Le Prince Harry en juillet 2017 à Londres

Le Prince Harry en juillet 2017 à Londres - AFP

Le duc de Sussex est accusé d'hypocrisie et inconscience par de nombreux médias britanniques et organisations environnementales.

Le prince Harry sous le feu des critiques. Invité par Google à une convention sur le changement climatique, qui se tient chaque année en Sicile, le duc de Sussex est accusé d'hypocrisie et d'inconscience par de nombreux médias britanniques et organisations environnementales.

Car s'il a assisté à cet événement écolo et y a même donné un discours devant un public trié sur le volet (pieds nus, paraît-il), c'est en jet privé puis en hélicoptère, payés par Google, que l'époux de Meghan Markle s'est rendu sur l'île italienne, rapporte le DailyMail.

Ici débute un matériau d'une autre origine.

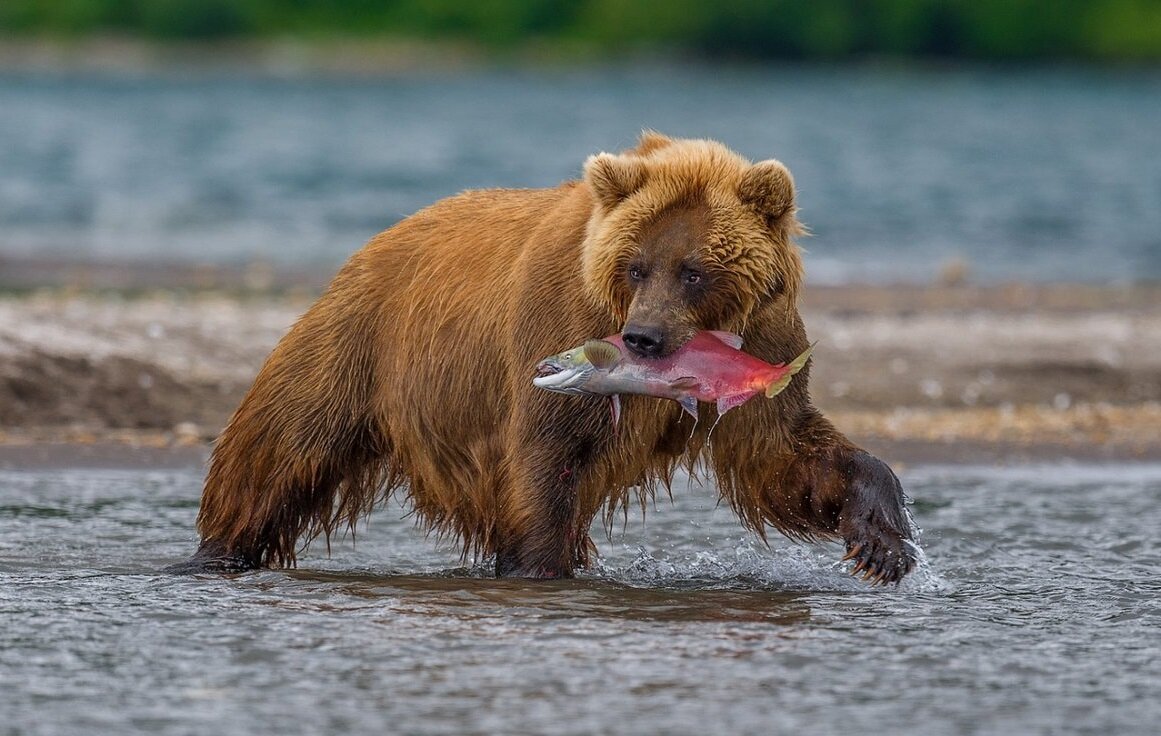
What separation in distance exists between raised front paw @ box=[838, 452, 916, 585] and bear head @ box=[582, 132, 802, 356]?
0.63 m

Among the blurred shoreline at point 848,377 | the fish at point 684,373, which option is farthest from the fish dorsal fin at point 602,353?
the blurred shoreline at point 848,377

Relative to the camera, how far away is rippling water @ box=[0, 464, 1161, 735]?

"Cela veut dire que son trajet a émis trois tonnes de carbone dans l'atmosphère, soit dix fois plus que s'il avait pris un vol commercial", indique le site. "Pour compenser seulement l'aller, Harry devrait planter environ 190 arbres", a estimé l'association Trees for the Future.

Une interview sur l'état de la planète et l'urgence climatique

Le prince Harry n'est pas le seul à être pointé du doigt, puisque une centaine de célébrités, hommes d'affaires et autres "gourous de la tech" ont assisté à l'événement - nécessitant pas moins de 114 jets et une flopée de yachts.

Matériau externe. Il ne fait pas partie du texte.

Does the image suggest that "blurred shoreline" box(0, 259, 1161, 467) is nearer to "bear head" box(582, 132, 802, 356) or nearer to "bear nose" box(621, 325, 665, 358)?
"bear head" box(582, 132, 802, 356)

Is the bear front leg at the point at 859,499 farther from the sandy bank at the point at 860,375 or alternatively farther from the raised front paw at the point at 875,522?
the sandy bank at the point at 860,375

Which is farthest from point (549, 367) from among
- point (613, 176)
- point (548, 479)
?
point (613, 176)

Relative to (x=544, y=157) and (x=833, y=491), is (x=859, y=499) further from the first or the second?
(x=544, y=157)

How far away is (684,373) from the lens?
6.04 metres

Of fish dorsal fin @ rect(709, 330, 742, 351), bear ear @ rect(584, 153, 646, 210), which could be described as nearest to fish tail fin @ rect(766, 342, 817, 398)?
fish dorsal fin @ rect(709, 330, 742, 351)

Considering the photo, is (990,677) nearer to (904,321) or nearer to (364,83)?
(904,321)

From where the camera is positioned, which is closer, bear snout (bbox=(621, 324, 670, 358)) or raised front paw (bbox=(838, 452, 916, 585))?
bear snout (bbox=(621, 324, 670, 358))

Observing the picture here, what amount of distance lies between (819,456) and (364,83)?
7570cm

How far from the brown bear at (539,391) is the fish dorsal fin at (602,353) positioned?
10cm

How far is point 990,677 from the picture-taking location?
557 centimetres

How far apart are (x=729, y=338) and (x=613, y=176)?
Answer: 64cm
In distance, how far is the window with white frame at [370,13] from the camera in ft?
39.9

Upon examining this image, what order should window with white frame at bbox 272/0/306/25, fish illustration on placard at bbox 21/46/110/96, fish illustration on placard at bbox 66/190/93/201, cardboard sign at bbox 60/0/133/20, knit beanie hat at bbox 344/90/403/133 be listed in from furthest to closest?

Mais ironie du sort, cette semaine sortait un extrait d'un entretien entre Harry et l'éthologue Jane Goodall, à paraître en septembre dans le Britsh Vogue. Le petit-fils de la reine Elizabeth y évoque l'état de la planète, et la manière dont la paternité a changé son regard sur l'urgence climatique.

"Nous devons rappeler à tout le monde que des choses se produisent aujourd'hui. Nous le vivons déjà (...) Ce qui est terrifiant", confie-t-il. "Je me suis toujours dit que nous empruntons cette planète. Et il est sûr (...) que nous devrions pouvoir laisser quelque chose de meilleur pour la prochaine génération."